Depois do começo tortuoso, a massa esfriava um pouco, e eu fazia os brigadeiros mais lindos já vistos na história da humanidade. Tamanho, cobertura de granulado e posicionamento na bandeja, irretocáveis. Até que o tempo passava e eu começava a achar aquilo infinitamente cansativo, e os brigadeiros começavam a crescer, discretamente. Inconsciente tentativa de acelerar o fim da tarefa, e ir brincar no jardim.

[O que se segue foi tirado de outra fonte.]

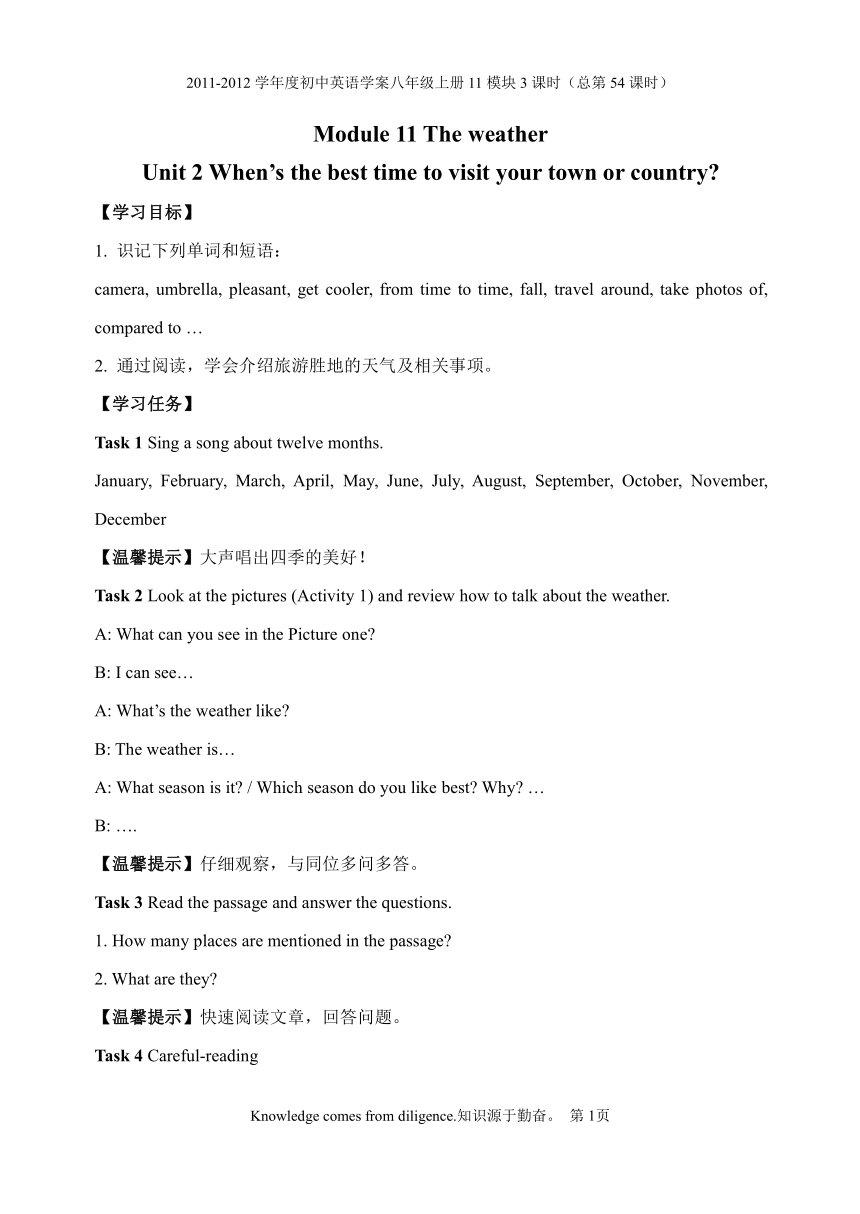 2011-2012 学年度初中英语学案八年级上册 11 模块 3 课时（总第 54 课时）

Module 11 The weather

Unit 2 When’s the best time to visit your town or country?

【学习目标】

1. 识记下列单词和短语：

camera, umbrella, pleasant, get cooler, from time to time, fall, travel around, take photos of, compared to …

2. 通过阅读，学会介绍旅游胜地的天气及相关事项。

【学习任务】

Task 1 Sing a song about twelve months.

January, February, March, April, May, June, July, August, September, October, November, December

【温馨提示】大声唱出四季的美好！

Task 2 Look at the pictures (Activity 1) and review how to talk about the weather.

A: What can you see in the Picture one?

B: I can see…

A: What’s the weather like?

B: The weather is…

A: What season is it? / Which season do you like best? Why? …

B: ….

【温馨提示】仔细观察，与同位多问多答。

Task 3 Read the passage and answer the questions.

1. How many places are mentioned in the passage?

2. What are they?

【温馨提示】快速阅读文章，回答问题。

Task 4 Careful-reading

Knowledge comes from diligence.知识源于勤奋。 第 1页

Quando percebia meu cansaço, de sacanagem ou para me ensinar alguma lição, ouvia a voz da cozinheira, dizer depois de rir: "Agora você tem que terminar tudo, não insistiu pra fazer?". Aí os brigadeiros dobravam de tamanho, e eu entrava oficialmente no "modo brigadeiro grande". Seguimos. Fim de ano. Todo mundo pelas ruas fazendo brigadeiro grande. Arrumando malas, comprando comida, presentes, encerrando o ano no trabalho. Todo mundo agitado/ansioso, ainda que disfarçando loucamente essa ansiedade Natal/Reveillon, com o já tradicional "odeio essa época do ano".